Given text:
Review: Scott McCloud’s ‘The Sculptor’ an imaginative work of art
Scott McCloud is a brave man. Over the last 20 years, his analytical books about graphic novels — notably “Understanding Comics” and “Making Comics” — have made him a leading authority on and critic of the art form. Yet McCloud is also himself an artist, and sometimes being well known as a critic can be paralyzing to an artist. Some critics retreat entirely from creative projects; others produce them under a pseudonym.
In contrast, McCloud boldly wrote and drew “The Sculptor,” an ambitious work of imaginative fiction, under his own name. The book deals with a young artist who strikes a Faustian bargain to defy nature — to be able to sculpt hard rock and solid metal with his bare hands. As is typical with such bargains, it has a high price: After 200 days with his new skill, and presumably the opportunity to make his name, he must die.

Exercise data:
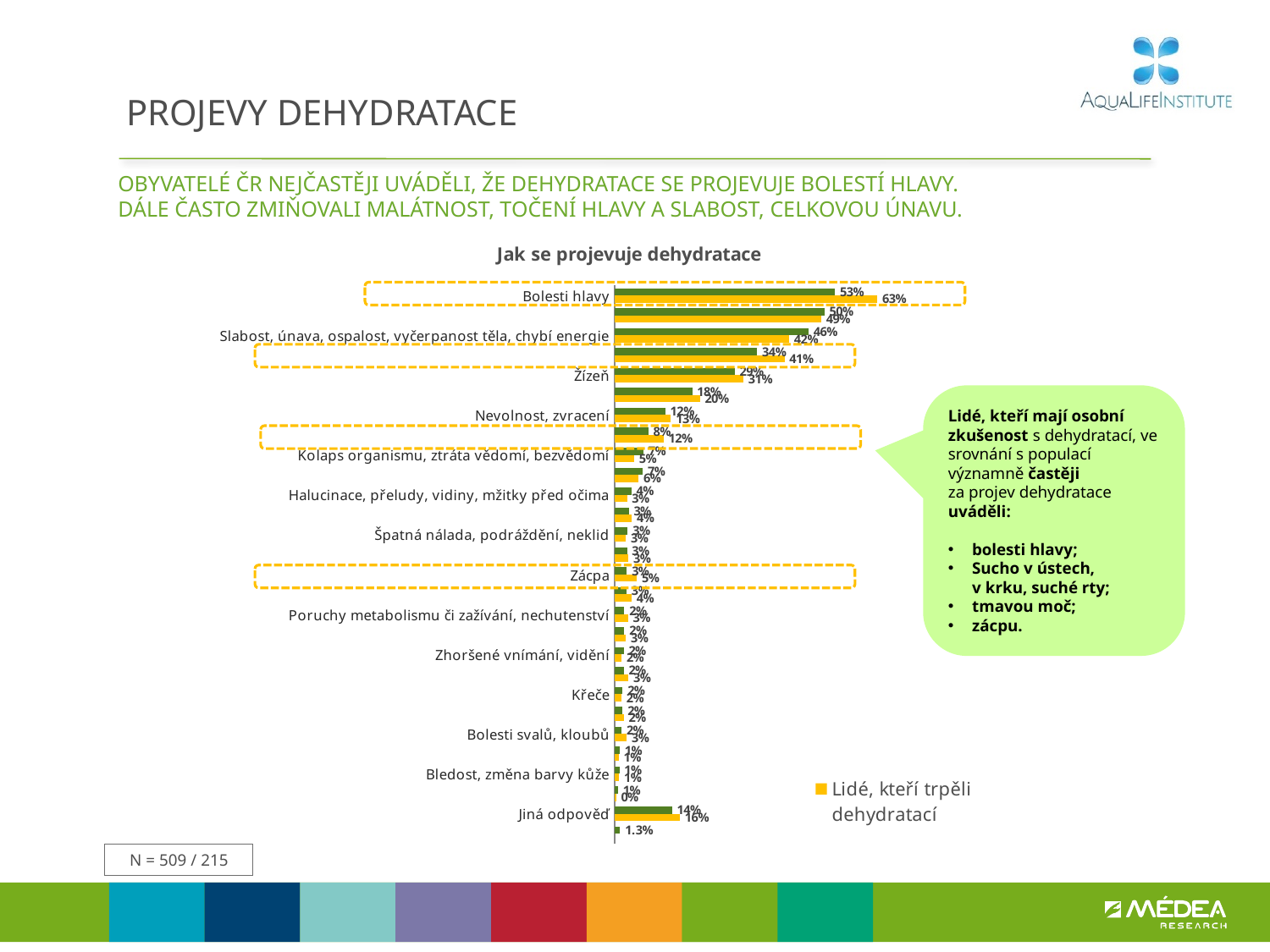
What is the value of the yellow bar (Lidé, kteří trpěli dehydratací) for Jiná odpověď? 16% For Slabost, únava, ospalost, vyčerpanost těla, chybí energie, which bar is larger: the green bar or the yellow bar? the green bar What is the difference between the yellow bar (63%) and the green bar (53%) for Bolesti hlavy? 10 percentage points Which category has the highest values in the chart? Bolesti hlavy What is the value of the yellow bar (Lidé, kteří trpěli dehydratací) for Nevolnost, zvracení? 13% What series name is shown in the chart legend? Lidé, kteří trpěli dehydratací What is the title of the chart? Jak se projevuje dehydratace What is the value of the yellow bar (Lidé, kteří trpěli dehydratací) for Žízeň? 31% For the yellow series (Lidé, kteří trpěli dehydratací), which is larger: Bolesti hlavy or Žízeň? Bolesti hlavy What is the value of the yellow bar (Lidé, kteří trpěli dehydratací) for Bolesti hlavy? 63% What kind of chart is shown on the slide? bar chart What is the value of the green bar for Bolesti hlavy? 53%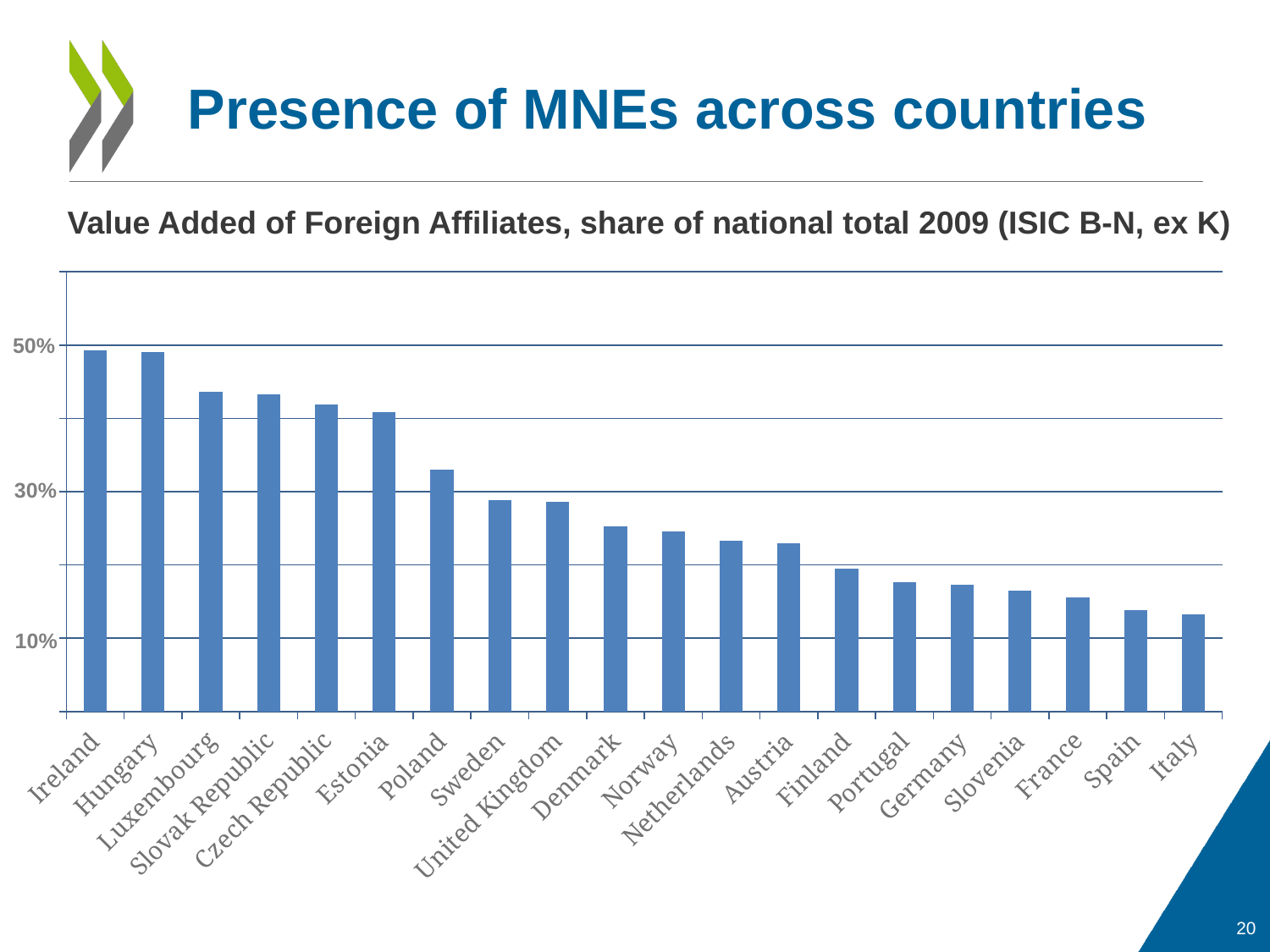
Which has the larger value, Finland or Spain? Finland Which has the larger value, Poland or Sweden? Poland Is the value for Italy greater or less than 10%? greater What is the title of the chart? Value Added of Foreign Affiliates, share of national total 2009 (ISIC B-N, ex K) How many countries are shown on the x axis of the chart? 20 Is the value for Poland greater or less than 30%? greater Do the values rise or fall moving from left to right along the x axis? fall Is the value for Estonia greater or less than 30%? greater What kind of chart is shown on the slide? bar chart Which has the larger value, Ireland or Italy? Ireland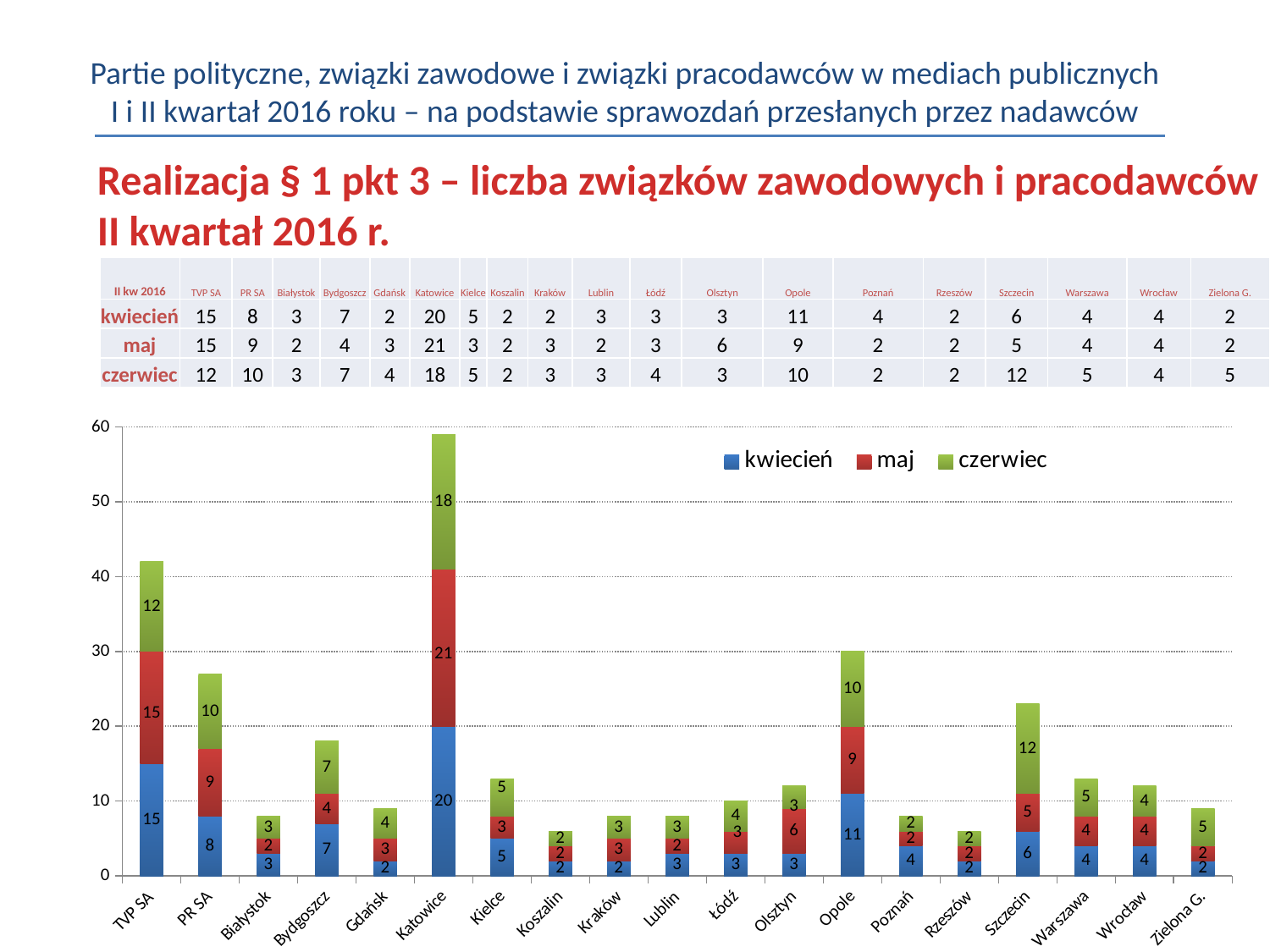
What is the total of the stacked bar for Szczecin? 23 What is the total of the stacked bar for TVP SA? 42 How many categories are shown along the x axis of the chart? 19 Which is larger, the kwiecień value for Opole or the kwiecień value for PR SA? Opole Which category has the highest czerwiec value in the chart? Katowice What kind of chart is shown on the slide? stacked bar chart What is the maj value for PR SA in the chart? 9 What is the kwiecień value for Opole in the chart? 11 How many series does the chart legend list? 3 What is the czerwiec value for Katowice in the chart? 18 What is the difference between the maj value for Katowice and the maj value for TVP SA? 6 Which category has the tallest stacked bar in the chart? Katowice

Work to complete:
[1] In the review of "The Sculptor," how many days does the young artist get with his new skill before he must die?
[2] Pick up the review of "The Sculptor" after its last sentence and keep writing it.

Task answers:
[1] 200 days.

[2]
Nothing comes easily to this sculptor, not even making a name, because his parents called him David Smith, already an important 20th century sculptor. He will always be “the other David Smith.”
McCloud seems to enjoy mocking the art establishment — its sneering critics, its venal gallerists and its rich collectors. Embittered by his perceived mistreatment, Smith decides to work outside the system, becoming a guerrilla artist. Under the cover of night, he sculpts three-dimensional graffiti in public spaces.
Here the real love story begins for McCloud. Overnight, Smith wraps the columns of an official building with stone octopus tentacles. Giant nudes appear trapped in the sidewalk, as if in quicksand. Smith even uses his skill to alter his own face to avoid being recognized.
But graffiti does not bring Smith the recognition he covets. After centuries of literature in which Faustian pacts go horribly awry, you might think Smith would have anticipated this. But he is a true innocent. And when he falls in love, another familiar glitch in the Faustian scenario, he is unprepared.
I did not immediately apprehend what Smith saw in his inamorata, Meg. Their affair seemed shopworn: Yet another straight male artist fawning over a beautiful, self-destructive muse — a cartoon version of Scott and Zelda, if Zelda were an adrenaline-addicted bike messenger who refuses to take her psychiatric meds.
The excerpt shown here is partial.